**Document extract**
Content starts

Cathy Horyn

By
Photography Patrick Demarchelier

Published July 15, 2013

 

CATHY HORYN: Fashion Critic, The New York Times HOME BASE: New York City. PROVENANCE: Coshocton, Ohio. PAST: Fashion critic at The Detroit News and The Washington Post; contributing editor at Vanity Fair. FIRST BEAT: Covered the Portsmouth, Virginia, school board for the Norfolk Ledger-Star. FIRST TRIP TO THE COLLECTIONS: Milan, February 1986. “It was a little bit like coming into the school cafeteria and having to sit in one of the lonely spots.” GOOD IDEA: “It would be great if they had something like Google Earth for fashion, which operated in the same way, except you could just kind of zoom in on whoever is young and interesting.”

STEPHEN MOOALLEM: Describe the landscape of fashion journalism when you were starting out. What kind of world were you coming into?

Content ends

**Data records**
Content starts

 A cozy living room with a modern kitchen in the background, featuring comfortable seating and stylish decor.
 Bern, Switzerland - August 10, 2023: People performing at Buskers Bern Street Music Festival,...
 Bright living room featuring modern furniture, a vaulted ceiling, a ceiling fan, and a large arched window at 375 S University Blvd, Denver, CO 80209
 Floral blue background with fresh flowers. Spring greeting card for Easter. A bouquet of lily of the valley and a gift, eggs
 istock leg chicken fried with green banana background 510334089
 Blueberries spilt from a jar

Content ends
Content starts

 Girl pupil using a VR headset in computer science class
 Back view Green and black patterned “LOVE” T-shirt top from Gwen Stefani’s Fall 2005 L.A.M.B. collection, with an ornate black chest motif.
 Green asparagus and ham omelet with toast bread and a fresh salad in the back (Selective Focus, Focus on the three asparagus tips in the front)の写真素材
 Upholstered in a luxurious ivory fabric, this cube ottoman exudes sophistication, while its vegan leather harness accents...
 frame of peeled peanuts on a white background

Content ends

**Task list**
1. According to the Cathy Horyn profile, what did she cover on her first beat?
2. Translate this sentence from the Cathy Horyn profile into Spanish: "It was a little bit like coming into the school cafeteria and having to sit in one of the lonely spots."
3. Repeat the part of the Cathy Horyn profile starting with "CATHY HORYN: Fashion" and going on through "you coming into?".
The records are separate from the Cathy Horyn profile and unrelated to it.

**Written responses**
1. She covered the Portsmouth, Virginia, school board for the Norfolk Ledger-Star.

2. Fue un poco como entrar en la cafetería de la escuela y tener que sentarse en uno de los lugares solitarios.

3.
CATHY HORYN: Fashion Critic, The New York Times HOME BASE: New York City. PROVENANCE: Coshocton, Ohio. PAST: Fashion critic at The Detroit News and The Washington Post; contributing editor at Vanity Fair. FIRST BEAT: Covered the Portsmouth, Virginia, school board for the Norfolk Ledger-Star. FIRST TRIP TO THE COLLECTIONS: Milan, February 1986. “It was a little bit like coming into the school cafeteria and having to sit in one of the lonely spots.” GOOD IDEA: “It would be great if they had something like Google Earth for fashion, which operated in the same way, except you could just kind of zoom in on whoever is young and interesting.”

STEPHEN MOOALLEM: Describe the landscape of fashion journalism when you were starting out. What kind of world were you coming into?